Ausgewählter Auszug.
Ziel ist dabei, dass eine geeignete und notwendige Anschlussunterbringung in einer Einrichtung der Jugendhilfe gefunden wird. Während des gesamten dreimonatigen Prozesses sind im Rahmen der Betreuung zahlreiche Behörden- und Beratungstermine zu leisten. Auch der Umgang mit einzelnen traumatisierten Jugendlichen gehört zu den besonderen Aufgaben der Inobhutnahme von unbegleiteten Minderjährigen.
Wo ist der Unterschied zur Unterbringung von erwachsenen Geflüchteten?
In der täglichen Arbeit liegt der größte Unterschied in der intensiven sozialpädagogischen Betreuung im Clearingverfahren, sowie anschließend in der Jugendhilfe. Darauf haben die unbegleiteten minderjährigen Geflüchteten Anspruch und nur auf diese Weise lässt sich eine Kindeswohlgefährdung in ihrer Situation ausschließen.
Unabhängig davon trifft uns bei Minderjährigen natürlich immer eine größere moralische Verantwortung. Wir müssen uns vergegenwärtigen: Diese Menschen haben in ihren jungen Jahren Dinge erlebt, durchlebt, gesehen und erfahren, die sich viele von uns nicht einmal vorstellen können. Dies zu verarbeiten ist für jeden Menschen schwer, für Kinder und Jugendliche ganz besonders. Hinzu kommt immer: Sie sind ohne Eltern hier und haben damit in der Regel eine ihrer engsten Personen verloren oder zumindest zurückgelassen. Diese Kinder und Jugendlichen kommen mit einem großen Rucksack an Sorgen, und Verletzungen, aber auch an Träumen und Sehnsüchten. Ich sehe es als unsere Aufgabe an, ihnen hier einen sicheren Ort zu schaffen und ihnen die nötige Unterstützung und Begleitung zu geben.

Datensatzabschnitt.
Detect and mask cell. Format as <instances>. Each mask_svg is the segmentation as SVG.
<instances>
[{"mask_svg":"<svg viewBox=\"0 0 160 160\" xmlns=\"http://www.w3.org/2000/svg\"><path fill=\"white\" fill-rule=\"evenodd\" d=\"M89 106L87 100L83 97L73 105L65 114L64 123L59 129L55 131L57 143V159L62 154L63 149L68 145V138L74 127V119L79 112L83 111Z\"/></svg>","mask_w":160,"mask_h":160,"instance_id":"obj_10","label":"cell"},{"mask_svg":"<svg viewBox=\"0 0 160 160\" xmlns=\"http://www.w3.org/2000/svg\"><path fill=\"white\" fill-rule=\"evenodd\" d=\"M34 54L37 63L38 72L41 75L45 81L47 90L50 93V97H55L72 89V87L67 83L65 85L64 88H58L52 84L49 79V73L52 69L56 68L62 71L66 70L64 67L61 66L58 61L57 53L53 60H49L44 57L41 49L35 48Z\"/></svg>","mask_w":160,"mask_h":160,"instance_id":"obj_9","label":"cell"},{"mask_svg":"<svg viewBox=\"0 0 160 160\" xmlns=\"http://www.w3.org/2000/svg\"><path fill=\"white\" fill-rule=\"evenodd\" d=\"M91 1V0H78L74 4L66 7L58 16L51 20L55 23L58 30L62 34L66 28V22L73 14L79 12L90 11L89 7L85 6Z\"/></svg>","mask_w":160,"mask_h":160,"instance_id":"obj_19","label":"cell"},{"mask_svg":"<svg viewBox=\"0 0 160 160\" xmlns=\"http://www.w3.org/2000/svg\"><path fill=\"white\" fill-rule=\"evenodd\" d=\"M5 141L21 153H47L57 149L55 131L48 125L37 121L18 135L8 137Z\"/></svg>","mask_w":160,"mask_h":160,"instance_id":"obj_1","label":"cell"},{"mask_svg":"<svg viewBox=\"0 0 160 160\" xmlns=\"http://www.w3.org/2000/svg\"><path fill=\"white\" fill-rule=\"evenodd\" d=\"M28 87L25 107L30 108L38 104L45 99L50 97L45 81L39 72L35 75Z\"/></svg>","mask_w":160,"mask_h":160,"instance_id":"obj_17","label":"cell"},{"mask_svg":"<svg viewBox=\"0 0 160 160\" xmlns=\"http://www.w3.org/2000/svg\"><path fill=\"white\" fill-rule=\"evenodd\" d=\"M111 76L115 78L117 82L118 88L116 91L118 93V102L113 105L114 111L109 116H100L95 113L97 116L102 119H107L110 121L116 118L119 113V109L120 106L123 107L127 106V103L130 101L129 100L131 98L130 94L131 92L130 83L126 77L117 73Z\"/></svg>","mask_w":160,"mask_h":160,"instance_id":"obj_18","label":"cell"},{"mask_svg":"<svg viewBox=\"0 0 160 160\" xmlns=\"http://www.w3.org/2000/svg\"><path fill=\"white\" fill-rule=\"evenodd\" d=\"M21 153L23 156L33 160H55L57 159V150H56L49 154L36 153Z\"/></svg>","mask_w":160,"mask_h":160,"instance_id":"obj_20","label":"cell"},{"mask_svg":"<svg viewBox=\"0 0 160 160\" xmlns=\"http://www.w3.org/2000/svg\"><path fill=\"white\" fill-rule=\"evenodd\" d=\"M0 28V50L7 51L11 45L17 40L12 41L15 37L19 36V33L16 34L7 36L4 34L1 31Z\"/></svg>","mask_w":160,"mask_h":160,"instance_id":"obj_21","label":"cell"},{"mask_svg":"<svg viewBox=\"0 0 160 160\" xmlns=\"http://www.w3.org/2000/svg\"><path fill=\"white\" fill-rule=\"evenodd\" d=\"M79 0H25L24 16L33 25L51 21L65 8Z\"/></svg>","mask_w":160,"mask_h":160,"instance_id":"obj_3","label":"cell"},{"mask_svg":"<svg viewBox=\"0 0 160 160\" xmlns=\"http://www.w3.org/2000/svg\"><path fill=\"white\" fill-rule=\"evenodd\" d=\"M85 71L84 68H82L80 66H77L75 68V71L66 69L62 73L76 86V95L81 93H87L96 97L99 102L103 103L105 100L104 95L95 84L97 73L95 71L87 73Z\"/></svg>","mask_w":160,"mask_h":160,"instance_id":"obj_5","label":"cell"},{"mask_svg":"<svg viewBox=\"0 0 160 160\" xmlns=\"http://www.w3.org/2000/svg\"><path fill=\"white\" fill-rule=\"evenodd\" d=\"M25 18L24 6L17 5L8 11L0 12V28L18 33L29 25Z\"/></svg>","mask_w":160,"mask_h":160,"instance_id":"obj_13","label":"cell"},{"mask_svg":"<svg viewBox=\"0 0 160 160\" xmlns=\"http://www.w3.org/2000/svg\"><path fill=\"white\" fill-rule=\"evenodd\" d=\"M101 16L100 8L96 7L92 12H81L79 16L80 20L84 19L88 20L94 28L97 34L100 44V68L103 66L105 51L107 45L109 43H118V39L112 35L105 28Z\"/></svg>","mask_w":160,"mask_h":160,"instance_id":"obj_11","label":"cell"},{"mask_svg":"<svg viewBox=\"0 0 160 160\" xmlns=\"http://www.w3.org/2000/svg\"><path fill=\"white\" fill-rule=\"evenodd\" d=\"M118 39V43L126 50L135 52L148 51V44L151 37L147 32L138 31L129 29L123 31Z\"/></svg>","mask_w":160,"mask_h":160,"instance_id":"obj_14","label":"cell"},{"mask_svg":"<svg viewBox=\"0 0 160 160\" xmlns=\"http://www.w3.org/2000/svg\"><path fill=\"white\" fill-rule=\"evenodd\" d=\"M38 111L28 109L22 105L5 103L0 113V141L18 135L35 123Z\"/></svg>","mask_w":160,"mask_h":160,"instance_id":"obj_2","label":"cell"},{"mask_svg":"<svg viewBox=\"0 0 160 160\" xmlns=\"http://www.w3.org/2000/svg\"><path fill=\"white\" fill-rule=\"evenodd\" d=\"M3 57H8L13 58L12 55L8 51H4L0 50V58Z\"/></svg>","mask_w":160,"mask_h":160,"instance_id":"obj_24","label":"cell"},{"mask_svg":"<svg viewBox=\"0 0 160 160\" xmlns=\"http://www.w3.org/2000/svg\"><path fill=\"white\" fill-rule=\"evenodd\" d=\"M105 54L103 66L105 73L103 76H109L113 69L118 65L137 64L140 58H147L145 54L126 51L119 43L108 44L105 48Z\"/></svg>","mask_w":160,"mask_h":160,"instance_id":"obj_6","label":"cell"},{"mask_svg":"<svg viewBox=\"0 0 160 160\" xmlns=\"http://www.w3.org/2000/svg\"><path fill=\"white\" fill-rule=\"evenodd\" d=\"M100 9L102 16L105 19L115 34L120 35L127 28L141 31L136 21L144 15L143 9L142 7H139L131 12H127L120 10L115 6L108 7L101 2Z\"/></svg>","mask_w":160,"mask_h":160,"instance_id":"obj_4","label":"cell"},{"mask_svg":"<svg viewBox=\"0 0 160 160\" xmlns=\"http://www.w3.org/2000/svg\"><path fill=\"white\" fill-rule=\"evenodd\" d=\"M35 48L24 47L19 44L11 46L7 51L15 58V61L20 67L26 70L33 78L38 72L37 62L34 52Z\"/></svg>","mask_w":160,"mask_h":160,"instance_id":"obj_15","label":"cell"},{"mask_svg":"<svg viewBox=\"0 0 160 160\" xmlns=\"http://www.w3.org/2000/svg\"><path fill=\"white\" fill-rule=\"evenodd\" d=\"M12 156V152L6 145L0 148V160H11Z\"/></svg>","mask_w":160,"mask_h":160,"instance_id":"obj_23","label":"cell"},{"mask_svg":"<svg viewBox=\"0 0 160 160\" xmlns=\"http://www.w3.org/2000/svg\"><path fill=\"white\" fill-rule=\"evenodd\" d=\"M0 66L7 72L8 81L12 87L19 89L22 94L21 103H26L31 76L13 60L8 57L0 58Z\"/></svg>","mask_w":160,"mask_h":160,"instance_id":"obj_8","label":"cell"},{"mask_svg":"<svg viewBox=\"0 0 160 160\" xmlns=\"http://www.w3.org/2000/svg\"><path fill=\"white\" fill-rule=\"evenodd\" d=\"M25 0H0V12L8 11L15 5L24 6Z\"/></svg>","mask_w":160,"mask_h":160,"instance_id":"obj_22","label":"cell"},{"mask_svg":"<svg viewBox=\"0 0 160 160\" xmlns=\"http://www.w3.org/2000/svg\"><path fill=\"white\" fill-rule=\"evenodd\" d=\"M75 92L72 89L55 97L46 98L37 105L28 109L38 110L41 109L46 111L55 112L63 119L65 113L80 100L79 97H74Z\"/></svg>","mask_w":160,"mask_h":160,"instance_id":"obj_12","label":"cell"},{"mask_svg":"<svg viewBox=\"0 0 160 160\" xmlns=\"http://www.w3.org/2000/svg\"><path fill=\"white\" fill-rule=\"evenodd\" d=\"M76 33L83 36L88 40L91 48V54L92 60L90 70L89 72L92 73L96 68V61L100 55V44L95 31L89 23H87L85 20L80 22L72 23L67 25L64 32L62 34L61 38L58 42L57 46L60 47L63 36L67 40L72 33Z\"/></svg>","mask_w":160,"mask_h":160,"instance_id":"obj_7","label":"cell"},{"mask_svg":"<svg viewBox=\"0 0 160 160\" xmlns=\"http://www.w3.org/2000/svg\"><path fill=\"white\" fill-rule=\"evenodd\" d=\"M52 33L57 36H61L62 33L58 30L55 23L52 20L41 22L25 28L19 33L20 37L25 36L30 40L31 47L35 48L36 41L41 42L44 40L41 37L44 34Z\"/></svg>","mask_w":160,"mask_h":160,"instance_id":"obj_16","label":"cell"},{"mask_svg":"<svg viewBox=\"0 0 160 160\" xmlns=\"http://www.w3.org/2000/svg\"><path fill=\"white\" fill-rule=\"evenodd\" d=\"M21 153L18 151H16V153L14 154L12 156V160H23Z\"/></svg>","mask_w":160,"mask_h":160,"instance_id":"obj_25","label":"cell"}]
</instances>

Schriftliche Aufgaben.
(A) Zählen Sie alle Dinge auf, mit denen die Kinder und Jugendlichen laut dem Auszug in ihrem „großen Rucksack“ ankommen.
(B) Worin liegt laut dem Auszug in der täglichen Arbeit der größte Unterschied zur Unterbringung von erwachsenen Geflüchteten?

Antworten.
(A) Sorgen, Verletzungen, Träume, Sehnsüchte

(B) In der intensiven sozialpädagogischen Betreuung im Clearingverfahren sowie anschließend in der Jugendhilfe.